Genomic DNA from cells was harvested by quick extraction buffer (Epibio), sgRNA target sites were amplified by PCR, and the products were sequenced on an Illumina NextSeq 500 [34]. We mapped the reads to the reference sequence using BWA (version 0.7.5) and SAMtools (version 0.1.19). VarScan2 (version 2.3) was used to identify insertions and deletions with the “pileup2indel” mode and parameters “--min-var-freq,” “--min-avg-qual,” and “--p-value.”

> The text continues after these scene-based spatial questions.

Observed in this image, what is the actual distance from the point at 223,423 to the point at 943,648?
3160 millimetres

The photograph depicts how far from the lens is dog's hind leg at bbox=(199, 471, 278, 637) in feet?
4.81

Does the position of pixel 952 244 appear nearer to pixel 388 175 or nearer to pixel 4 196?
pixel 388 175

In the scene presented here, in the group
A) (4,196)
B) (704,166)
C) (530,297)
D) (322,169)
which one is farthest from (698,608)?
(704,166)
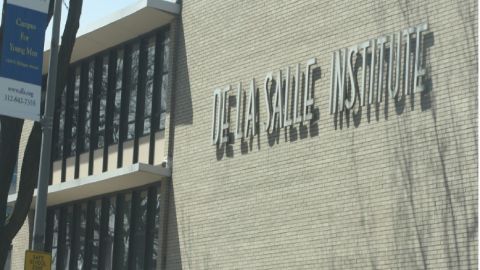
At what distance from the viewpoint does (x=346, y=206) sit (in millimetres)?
18750

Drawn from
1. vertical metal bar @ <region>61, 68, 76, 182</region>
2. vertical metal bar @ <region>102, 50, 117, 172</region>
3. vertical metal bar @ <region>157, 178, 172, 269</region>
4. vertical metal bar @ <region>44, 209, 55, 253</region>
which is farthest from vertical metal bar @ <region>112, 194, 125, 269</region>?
A: vertical metal bar @ <region>44, 209, 55, 253</region>

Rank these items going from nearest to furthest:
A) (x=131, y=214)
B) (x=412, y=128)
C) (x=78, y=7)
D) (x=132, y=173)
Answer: (x=412, y=128), (x=78, y=7), (x=132, y=173), (x=131, y=214)

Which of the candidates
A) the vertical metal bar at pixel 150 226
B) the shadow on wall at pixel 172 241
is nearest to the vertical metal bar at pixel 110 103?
the vertical metal bar at pixel 150 226

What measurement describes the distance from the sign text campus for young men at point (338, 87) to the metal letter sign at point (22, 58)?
205 inches

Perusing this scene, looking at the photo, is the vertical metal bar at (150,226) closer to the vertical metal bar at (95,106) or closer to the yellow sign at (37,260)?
the vertical metal bar at (95,106)

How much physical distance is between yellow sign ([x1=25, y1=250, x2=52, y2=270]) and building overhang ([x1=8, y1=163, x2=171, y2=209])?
280 inches

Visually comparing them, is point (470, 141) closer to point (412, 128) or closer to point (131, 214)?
point (412, 128)

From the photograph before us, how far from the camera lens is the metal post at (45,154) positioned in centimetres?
1638

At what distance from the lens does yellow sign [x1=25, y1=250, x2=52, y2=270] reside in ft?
52.5

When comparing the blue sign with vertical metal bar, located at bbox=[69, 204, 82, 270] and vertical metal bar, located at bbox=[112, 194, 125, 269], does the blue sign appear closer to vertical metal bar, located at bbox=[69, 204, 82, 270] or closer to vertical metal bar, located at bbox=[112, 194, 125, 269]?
vertical metal bar, located at bbox=[112, 194, 125, 269]

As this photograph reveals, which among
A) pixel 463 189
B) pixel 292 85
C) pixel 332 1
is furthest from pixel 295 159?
pixel 463 189

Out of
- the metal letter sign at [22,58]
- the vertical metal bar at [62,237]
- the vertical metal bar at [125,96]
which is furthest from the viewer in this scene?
the vertical metal bar at [62,237]

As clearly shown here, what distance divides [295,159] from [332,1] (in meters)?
2.93

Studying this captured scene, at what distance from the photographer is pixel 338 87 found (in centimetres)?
1936
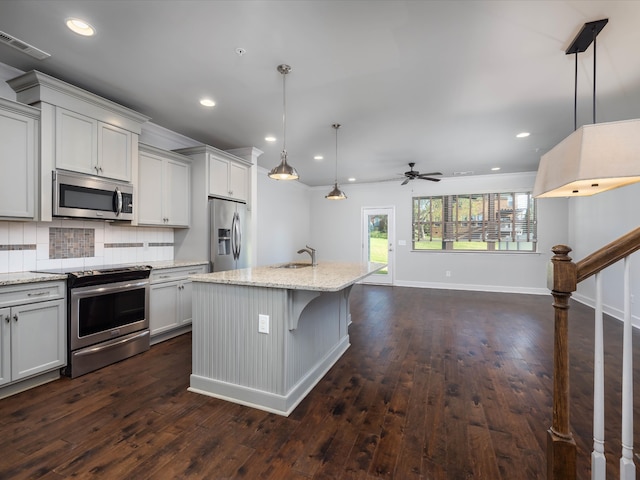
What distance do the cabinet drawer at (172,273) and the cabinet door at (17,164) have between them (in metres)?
1.18

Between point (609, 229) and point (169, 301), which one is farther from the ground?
point (609, 229)

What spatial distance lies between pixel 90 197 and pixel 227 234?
1.66 metres

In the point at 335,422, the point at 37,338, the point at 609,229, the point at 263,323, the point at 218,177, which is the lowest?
the point at 335,422

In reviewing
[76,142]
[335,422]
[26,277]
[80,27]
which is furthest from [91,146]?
[335,422]

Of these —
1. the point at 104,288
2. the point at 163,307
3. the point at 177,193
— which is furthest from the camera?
the point at 177,193

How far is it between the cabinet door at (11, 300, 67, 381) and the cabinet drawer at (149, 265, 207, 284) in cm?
87

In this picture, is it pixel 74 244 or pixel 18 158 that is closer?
pixel 18 158

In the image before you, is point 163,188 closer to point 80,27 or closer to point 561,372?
point 80,27

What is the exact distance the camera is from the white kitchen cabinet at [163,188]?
11.7 feet

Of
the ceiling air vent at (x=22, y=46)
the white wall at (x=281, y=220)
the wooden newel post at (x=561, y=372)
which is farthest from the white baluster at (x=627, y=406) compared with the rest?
the white wall at (x=281, y=220)

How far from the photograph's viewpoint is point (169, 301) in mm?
3535

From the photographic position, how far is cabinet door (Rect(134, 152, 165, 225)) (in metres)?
3.54

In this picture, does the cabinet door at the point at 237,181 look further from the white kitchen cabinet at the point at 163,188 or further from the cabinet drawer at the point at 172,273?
the cabinet drawer at the point at 172,273

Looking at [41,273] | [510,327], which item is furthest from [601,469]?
[41,273]
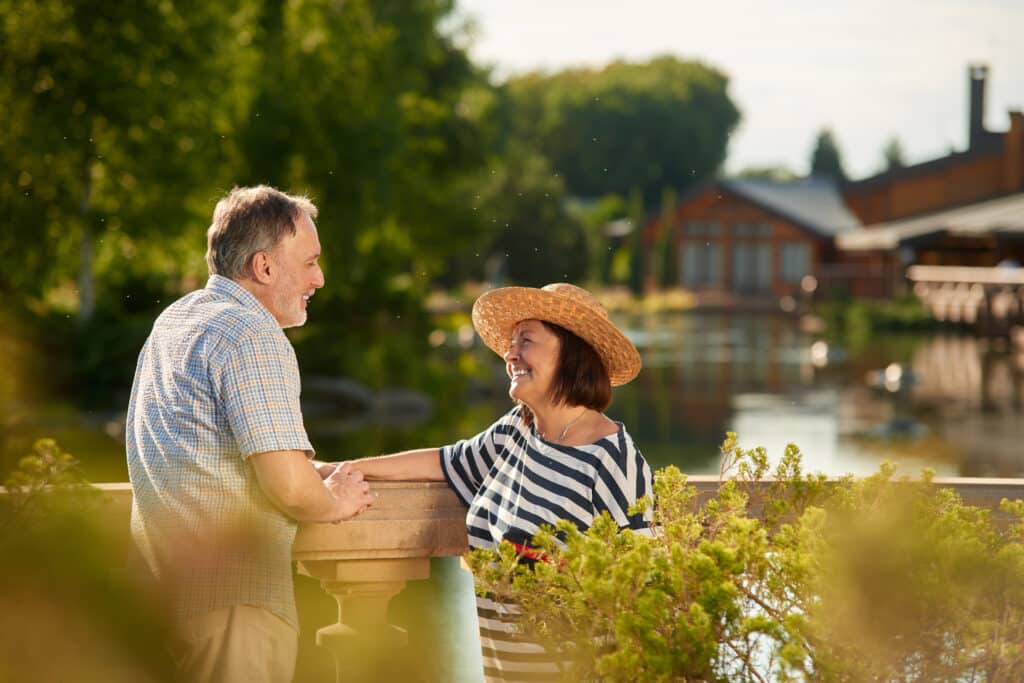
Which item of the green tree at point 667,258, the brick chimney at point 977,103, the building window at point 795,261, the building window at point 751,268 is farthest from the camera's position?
the building window at point 751,268

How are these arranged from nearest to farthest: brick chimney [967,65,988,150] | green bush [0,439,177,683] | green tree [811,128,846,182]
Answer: green bush [0,439,177,683] → brick chimney [967,65,988,150] → green tree [811,128,846,182]

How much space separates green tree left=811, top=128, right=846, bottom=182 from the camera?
92125mm

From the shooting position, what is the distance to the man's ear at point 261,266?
2766 mm

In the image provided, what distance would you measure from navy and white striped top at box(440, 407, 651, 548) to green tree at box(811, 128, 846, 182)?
299 ft

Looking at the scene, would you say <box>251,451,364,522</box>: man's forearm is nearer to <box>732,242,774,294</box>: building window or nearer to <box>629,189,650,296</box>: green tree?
<box>629,189,650,296</box>: green tree

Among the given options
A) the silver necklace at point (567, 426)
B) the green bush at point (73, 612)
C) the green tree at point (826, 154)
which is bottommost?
the green bush at point (73, 612)


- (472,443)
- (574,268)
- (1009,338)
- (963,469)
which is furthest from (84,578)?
(574,268)

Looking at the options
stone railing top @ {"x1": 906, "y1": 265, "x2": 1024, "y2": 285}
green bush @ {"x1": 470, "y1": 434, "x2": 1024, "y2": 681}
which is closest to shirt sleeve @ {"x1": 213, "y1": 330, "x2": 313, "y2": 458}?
green bush @ {"x1": 470, "y1": 434, "x2": 1024, "y2": 681}

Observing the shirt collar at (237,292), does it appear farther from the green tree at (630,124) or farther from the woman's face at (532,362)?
the green tree at (630,124)

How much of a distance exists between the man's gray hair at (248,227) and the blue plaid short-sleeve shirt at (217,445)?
4 centimetres

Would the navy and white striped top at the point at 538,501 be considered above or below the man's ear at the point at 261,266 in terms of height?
below

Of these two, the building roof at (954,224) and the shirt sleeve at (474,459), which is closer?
the shirt sleeve at (474,459)

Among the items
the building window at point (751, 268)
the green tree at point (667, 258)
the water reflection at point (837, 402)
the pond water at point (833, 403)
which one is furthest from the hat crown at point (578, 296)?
the building window at point (751, 268)

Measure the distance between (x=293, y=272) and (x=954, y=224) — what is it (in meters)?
34.9
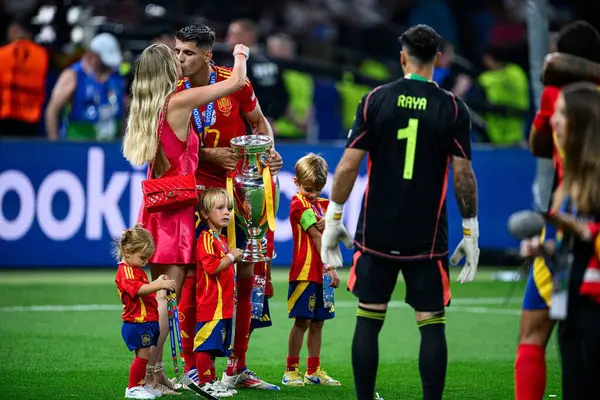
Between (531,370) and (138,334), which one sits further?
(138,334)

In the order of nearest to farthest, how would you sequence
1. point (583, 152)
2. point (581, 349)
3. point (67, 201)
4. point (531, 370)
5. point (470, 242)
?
1. point (583, 152)
2. point (581, 349)
3. point (531, 370)
4. point (470, 242)
5. point (67, 201)

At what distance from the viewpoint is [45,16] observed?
17.6 meters

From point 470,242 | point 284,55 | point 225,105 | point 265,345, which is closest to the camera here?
point 470,242

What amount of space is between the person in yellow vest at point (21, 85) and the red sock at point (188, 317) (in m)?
8.30

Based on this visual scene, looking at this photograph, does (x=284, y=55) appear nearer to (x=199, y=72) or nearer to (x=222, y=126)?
(x=222, y=126)

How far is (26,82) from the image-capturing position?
15.9 m

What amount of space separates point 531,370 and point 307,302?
2.37 metres

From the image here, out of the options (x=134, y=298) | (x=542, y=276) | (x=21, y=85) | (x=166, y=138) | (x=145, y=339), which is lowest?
(x=145, y=339)

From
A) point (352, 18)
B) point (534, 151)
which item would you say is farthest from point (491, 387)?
point (352, 18)

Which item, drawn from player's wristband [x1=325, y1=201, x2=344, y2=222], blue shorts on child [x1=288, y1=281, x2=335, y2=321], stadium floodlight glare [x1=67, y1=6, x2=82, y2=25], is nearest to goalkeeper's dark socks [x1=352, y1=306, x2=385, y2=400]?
player's wristband [x1=325, y1=201, x2=344, y2=222]

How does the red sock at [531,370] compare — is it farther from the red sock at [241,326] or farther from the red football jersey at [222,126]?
the red football jersey at [222,126]

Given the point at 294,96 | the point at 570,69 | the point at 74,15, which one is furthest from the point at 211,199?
the point at 294,96

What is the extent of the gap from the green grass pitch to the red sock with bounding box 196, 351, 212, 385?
0.19 metres

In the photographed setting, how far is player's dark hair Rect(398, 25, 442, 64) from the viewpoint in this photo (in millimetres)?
6848
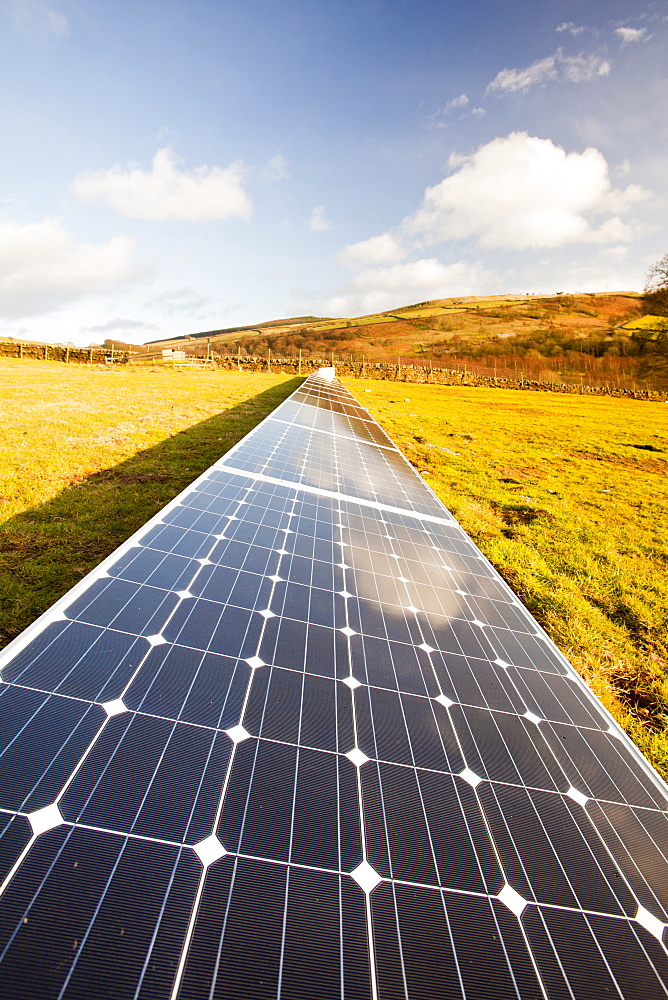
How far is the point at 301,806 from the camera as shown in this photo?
8.00 ft

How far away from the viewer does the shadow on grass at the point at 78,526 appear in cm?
660

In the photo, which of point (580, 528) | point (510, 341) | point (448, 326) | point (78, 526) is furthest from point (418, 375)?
point (448, 326)

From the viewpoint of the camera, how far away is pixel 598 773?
3348 mm

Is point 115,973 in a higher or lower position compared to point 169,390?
lower

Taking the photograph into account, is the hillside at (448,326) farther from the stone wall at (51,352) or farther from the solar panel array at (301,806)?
the solar panel array at (301,806)

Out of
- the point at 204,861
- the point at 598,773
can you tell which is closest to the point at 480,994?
the point at 204,861

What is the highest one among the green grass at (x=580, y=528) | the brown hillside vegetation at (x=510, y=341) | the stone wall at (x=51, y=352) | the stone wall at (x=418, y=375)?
the brown hillside vegetation at (x=510, y=341)

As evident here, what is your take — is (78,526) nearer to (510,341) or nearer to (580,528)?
(580,528)

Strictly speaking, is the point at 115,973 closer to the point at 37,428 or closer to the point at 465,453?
the point at 37,428

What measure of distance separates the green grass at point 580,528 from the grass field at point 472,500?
0.04 meters

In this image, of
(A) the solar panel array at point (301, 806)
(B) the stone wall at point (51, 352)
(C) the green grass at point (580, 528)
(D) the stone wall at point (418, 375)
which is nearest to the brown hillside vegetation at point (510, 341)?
(D) the stone wall at point (418, 375)

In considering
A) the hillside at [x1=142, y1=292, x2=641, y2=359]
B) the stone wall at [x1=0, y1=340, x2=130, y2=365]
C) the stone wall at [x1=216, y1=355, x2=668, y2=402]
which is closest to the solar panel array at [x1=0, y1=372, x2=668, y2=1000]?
the stone wall at [x1=0, y1=340, x2=130, y2=365]

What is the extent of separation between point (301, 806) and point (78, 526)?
8.28 metres

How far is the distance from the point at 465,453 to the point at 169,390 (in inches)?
834
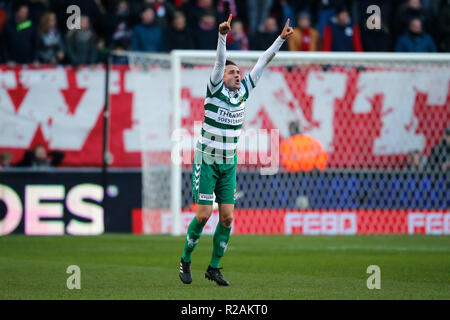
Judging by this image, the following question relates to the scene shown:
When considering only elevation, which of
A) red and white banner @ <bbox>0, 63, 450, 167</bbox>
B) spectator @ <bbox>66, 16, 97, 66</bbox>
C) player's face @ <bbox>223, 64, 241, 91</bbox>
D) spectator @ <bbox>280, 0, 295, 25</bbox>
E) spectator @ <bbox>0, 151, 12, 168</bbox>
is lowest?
spectator @ <bbox>0, 151, 12, 168</bbox>

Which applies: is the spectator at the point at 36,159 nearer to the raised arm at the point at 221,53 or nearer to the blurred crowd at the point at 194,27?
the blurred crowd at the point at 194,27

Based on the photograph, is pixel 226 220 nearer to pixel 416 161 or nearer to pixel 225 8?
pixel 416 161

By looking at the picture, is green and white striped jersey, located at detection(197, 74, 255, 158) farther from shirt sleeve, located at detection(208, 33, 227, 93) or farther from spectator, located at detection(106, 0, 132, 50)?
spectator, located at detection(106, 0, 132, 50)

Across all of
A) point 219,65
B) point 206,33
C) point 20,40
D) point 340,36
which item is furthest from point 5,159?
point 219,65

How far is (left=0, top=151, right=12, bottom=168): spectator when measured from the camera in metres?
15.9

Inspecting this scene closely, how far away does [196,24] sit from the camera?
1800cm

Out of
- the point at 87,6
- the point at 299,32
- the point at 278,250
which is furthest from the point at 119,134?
the point at 278,250

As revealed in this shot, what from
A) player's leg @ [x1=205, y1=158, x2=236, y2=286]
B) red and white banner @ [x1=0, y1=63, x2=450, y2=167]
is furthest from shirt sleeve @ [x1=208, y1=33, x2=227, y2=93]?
red and white banner @ [x1=0, y1=63, x2=450, y2=167]

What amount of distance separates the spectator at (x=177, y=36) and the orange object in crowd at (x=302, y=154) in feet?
9.43

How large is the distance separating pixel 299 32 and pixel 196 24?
2.04m

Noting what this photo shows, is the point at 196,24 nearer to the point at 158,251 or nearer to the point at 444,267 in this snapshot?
the point at 158,251

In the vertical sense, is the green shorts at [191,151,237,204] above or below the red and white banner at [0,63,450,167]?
above

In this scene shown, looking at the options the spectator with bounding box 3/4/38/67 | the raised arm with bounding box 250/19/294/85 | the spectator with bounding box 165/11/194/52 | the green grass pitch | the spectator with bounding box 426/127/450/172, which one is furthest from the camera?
the spectator with bounding box 165/11/194/52

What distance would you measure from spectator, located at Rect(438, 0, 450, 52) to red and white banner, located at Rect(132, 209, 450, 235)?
167 inches
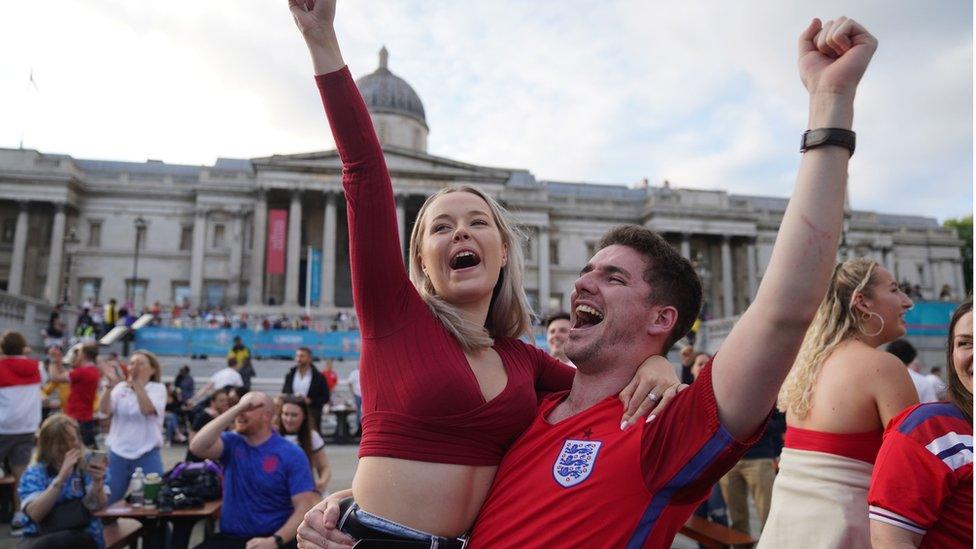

RNA-seq and bioinformatics analysis

RNA-seq libraries were generated using Illumina TruSeq kit, as described [38]. Paired-end 75-nt sequencing was performed using NextSeq. Reads were trimmed and primer sequences were removed using Trimmomatic (v 0.30). Reads were aligned to the mm10 genome using STAR (version 2.3.0e) with default parameters and uniquely mapping reads were selected. Redundant read pairs were removed using Samtools (version 0.0.19). For each gene annotated in GENCODE M7, the number of reads per gene was calculated using HTSeq. Percent exon 2 inclusion (Percentage Splicing Index, PSI or Ψ) for Kras was calculated as: (exon 1-2 + exon 2-3)/(exon 1-2 + exon 2-3 + exon 1-3). For global alternative splicing analysis, alternatively spliced exons were called using MISO 0.5.3 with default settings [39] and filtered with stringent cutoffs (ΔΨ ≥ 0.2, total reads ≥ 10, and Bayes factor ≥ 10).

Western blot analysis

Protein lysates from cultured cells were prepared in RIPA buffer with proteinase and phosphatase inhibitors. Proteins were separated on 4–12% NuPage Bis-Tris gels (Life Technologies, NP0321), transferred to nitrocellulose membrane, and probed with 1:1000 anti-β-Catenin antibody (BD 610154) or 1:5000 anti-Actin antibody (CST 8457).

RT-PCR and TOPO cloning

RNA was purified using RNeasy Mini Kit (Qiagen). First strand cDNA was synthesized using Superscript (ABI) and target sequences were amplified using LA-Taq (Clontech) or Herculase II (Agilent). Primers were listed in Additional file 1: Table S2. Gel bands were quantified using the ImageQuant TL software. Exon skipping products were gel purified, re-amplified using the same PCR protocol to increase yield, and cloned into a TOPO vector. TOPO clones were submitted to Genewiz for sequencing. Representative results from two lentiviral infections are shown.